Karena kreditur memiliki prioritas atas pendapatan perusahaan dibanding dengan pemegang saham, rasio utang yang tinggi juga dapat menimbulkan kesulitan pada pemegang saham, karena menyebabkan pendapatan tidak stabil, meskipun di sisi lain bunga dari utang merupakan pengurang pajak, sehingga sebenarnya utang juga dapat meningkatkan kesejahteraan pemegang saham pada saat yang bersamaan.
3.1. Rasio Total Utang
Rasio total utang (total debt ratio) dikalkulasikan dengan membagi total utang (utang lancar dan utang jangka panjang) dengan total aset. Rasio ini memberikan gambaran proporsi aset perusahaan yang dibiayai dengan utang.

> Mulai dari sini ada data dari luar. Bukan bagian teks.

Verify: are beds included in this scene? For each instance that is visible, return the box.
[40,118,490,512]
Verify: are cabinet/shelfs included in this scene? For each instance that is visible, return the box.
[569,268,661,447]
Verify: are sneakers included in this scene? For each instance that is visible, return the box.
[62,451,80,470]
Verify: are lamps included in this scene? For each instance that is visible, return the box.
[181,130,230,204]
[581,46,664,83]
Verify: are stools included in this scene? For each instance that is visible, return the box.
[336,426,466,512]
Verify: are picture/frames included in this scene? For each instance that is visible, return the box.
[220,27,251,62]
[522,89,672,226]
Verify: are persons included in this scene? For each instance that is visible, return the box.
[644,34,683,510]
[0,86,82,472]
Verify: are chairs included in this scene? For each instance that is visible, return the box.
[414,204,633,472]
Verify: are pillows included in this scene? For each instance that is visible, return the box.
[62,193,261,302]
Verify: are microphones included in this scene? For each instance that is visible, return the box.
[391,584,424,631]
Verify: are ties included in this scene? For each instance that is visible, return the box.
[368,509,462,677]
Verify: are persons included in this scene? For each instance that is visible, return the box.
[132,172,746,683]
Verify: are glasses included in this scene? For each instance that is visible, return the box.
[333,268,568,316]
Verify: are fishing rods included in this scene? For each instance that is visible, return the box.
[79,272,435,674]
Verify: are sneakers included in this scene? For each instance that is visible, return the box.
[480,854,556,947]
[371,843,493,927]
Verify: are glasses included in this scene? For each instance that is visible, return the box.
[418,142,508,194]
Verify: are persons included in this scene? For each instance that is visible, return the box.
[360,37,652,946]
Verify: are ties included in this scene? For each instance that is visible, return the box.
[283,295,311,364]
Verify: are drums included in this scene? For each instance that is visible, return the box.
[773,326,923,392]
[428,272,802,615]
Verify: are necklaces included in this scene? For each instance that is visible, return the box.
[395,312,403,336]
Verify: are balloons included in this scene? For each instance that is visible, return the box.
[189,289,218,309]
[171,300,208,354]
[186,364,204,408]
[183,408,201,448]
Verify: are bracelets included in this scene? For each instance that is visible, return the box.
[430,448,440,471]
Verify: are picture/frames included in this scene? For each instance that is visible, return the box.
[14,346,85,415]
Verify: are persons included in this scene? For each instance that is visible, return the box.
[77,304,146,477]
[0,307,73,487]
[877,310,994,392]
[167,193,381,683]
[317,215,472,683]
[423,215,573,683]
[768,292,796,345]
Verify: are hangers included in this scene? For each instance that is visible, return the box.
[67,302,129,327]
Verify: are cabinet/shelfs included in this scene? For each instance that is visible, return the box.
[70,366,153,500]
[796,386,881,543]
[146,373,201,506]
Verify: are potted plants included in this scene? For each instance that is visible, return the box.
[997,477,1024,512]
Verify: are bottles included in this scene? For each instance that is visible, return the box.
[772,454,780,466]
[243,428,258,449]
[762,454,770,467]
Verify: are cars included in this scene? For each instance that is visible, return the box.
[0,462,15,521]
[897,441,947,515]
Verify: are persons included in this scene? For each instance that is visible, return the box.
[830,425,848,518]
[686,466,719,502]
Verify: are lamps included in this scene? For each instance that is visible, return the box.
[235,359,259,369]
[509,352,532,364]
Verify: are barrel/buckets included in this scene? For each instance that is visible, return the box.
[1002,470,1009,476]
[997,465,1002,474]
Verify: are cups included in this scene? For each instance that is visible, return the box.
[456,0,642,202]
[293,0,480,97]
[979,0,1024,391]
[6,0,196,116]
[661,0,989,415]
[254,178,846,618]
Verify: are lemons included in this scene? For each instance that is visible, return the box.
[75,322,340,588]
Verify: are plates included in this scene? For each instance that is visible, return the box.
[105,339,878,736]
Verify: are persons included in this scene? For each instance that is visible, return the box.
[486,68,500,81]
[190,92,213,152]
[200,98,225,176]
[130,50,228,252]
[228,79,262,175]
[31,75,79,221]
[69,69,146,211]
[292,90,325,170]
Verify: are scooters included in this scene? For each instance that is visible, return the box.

Semakin tinggi rasio total utang, semakin besar proporsi aset perusahaan yang didanai dengan utang. Hal ini menunjukkan bahwa perusahaan memiliki tingkat utang yang lebih tinggi dan ketergantungan terhadap pinjaman untuk membiayai operasional dan investasinya.
Perlu kamu pahami bahwa tingkat utang yang tinggi tak selalu buruk, tergantung pada industri dan situasi perusahaan. Beberapa industri memiliki karakteristik yang memerlukan tingkat utang yang lebih tinggi, seperti sektor konstruksi atau perusahaan dengan siklus produksi yang panjang. Namun, perusahaan juga perlu memperhatikan risiko terkait tingkat utang yang tinggi, seperti beban bunga yang lebih besar dan keterbatasan dalam mengelola likuiditas.
Rasio total utang dapat membantu perusahaan dan investor memahami struktur modal perusahaan dan tingkat ketergantungannya terhadap utang. Perusahaan dengan rasio total utang yang rendah cenderung memiliki stabilitas keuangan yang lebih baik, karena lebih sedikit kewajiban yang harus dilunasi dengan membayar bunga. Sementara itu, perusahaan dengan rasio total utang yang tinggi mungkin perlu lebih berhati-hati dalam mengelola risiko keuangannya.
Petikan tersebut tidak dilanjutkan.